24-Hour observational ward management of diabetic patients presenting with hypoglycaemia: a prospective observational study

  1. H K Goh1,
  2. D E K Chew2,
  3. I G Miranda3,
  4. L Tan2,
  5. G H Lim1
  1. 1
    Department of Emergency Medicine, Tan Tock Seng Hospital, Singapore
  2. 2
    Department of Endocrinology, Tan Tock Seng Hospital, Singapore
  3. 3
    JFK Family Medicine Center, Edison, New Jersey, USA
  1. Correspondence to Dr H K Goh, Department of Emergency Medicine, Tan Tock Seng Hospital, 11 Jalan Tan Tock Seng, Singapore 308433; hsin_kai_goh{at}ttsh.com.sg
  • Accepted 6 February 2009

Abstract

Background: A 24 h observational ward was set up in the study hospital emergency department (ED) in September 2005 to manage a group of patients with specific conditions including hypoglycaemia that require only short focused inpatient care.

━━━━━━

— What you need to do —
a. Quote the hypoglycaemia study text from "Background: A 24" through "focused inpatient care.", reproducing that stretch verbatim.
b. Pick up the hypoglycaemia observational ward study after its final sentence and keep writing.

━━━━━━

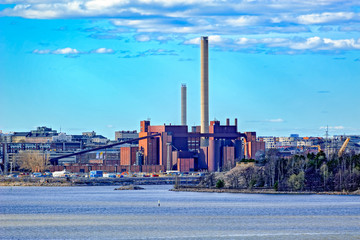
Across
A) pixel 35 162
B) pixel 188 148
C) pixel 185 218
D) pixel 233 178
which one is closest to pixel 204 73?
pixel 188 148

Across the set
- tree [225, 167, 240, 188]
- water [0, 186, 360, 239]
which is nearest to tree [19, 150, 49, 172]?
tree [225, 167, 240, 188]

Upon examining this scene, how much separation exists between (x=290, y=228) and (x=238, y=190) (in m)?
55.1

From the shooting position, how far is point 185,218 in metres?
72.7

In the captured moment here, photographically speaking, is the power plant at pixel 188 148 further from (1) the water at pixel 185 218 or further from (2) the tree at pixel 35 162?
(1) the water at pixel 185 218

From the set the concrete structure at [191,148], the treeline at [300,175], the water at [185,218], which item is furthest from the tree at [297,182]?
the concrete structure at [191,148]

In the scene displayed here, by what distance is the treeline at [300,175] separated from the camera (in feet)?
366

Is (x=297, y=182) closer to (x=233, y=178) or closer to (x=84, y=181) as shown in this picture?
(x=233, y=178)

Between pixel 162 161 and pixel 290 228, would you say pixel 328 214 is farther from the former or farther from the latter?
pixel 162 161

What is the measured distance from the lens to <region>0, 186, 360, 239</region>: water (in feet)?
194

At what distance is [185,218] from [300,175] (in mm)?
43975

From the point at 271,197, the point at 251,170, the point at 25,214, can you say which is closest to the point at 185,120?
the point at 251,170

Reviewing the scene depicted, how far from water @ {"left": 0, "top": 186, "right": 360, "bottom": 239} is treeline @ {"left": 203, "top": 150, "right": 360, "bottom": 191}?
830cm

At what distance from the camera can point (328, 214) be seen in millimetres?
76438

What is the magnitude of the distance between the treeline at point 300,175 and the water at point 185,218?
8.30 metres
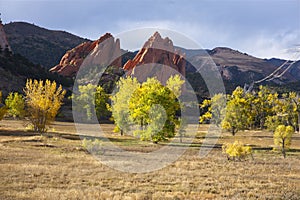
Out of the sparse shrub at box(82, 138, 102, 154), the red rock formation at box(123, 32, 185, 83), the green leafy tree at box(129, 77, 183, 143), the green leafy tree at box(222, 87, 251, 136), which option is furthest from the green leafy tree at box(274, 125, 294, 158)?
the red rock formation at box(123, 32, 185, 83)

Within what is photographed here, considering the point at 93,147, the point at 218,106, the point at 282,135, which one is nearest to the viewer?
the point at 93,147

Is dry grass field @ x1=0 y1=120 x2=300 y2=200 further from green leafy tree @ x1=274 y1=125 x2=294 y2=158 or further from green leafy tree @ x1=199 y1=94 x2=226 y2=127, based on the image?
green leafy tree @ x1=199 y1=94 x2=226 y2=127

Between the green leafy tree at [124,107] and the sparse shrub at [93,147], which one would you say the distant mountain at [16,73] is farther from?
the sparse shrub at [93,147]

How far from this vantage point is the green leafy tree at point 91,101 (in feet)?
252

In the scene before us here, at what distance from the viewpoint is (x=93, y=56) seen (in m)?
162

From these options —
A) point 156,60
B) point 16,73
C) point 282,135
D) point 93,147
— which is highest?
point 156,60

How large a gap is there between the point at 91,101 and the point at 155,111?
135ft

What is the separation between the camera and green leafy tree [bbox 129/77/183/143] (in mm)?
39938

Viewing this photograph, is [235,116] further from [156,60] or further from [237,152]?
[156,60]

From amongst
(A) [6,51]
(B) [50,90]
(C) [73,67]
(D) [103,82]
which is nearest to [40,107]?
(B) [50,90]

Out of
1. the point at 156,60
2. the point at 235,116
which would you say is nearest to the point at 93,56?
the point at 156,60

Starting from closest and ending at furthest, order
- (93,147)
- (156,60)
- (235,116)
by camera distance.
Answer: (93,147) < (235,116) < (156,60)

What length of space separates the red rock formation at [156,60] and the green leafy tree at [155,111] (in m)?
94.7

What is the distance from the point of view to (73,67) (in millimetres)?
157875
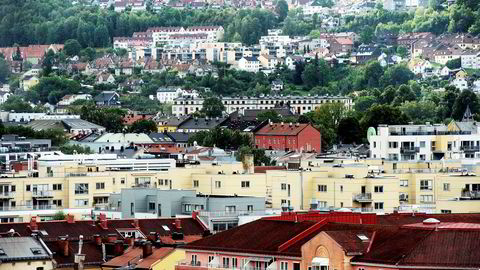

━━━━━━

— Answers by task —
a.
Background: A 24 h observational ward was set up in the study hospital emergency department (ED) in September 2005 to manage a group of patients with specific conditions including hypoglycaemia that require only short focused inpatient care.

b.
Aim: To evaluate the efficacy and safety of the management of hypoglycaemia in the observational ward via criteria of successful discharge of patients from the observational ward within 24 h and the recurrence of hypoglycaemia after discharge.

Methods: Hypoglycaemic patients admitted to the observational ward had their treatment and evaluation performed within 24 h. A protocol based on current available literature was formulated. Data were collected prospectively and included patient demographics, the duration and type of diabetes mellitus, current medications and treatment given. Patients were discharged only after a set of strict discharge criteria was fulfilled, and were followed up by telephone interviews at 7 and 28 days after discharge.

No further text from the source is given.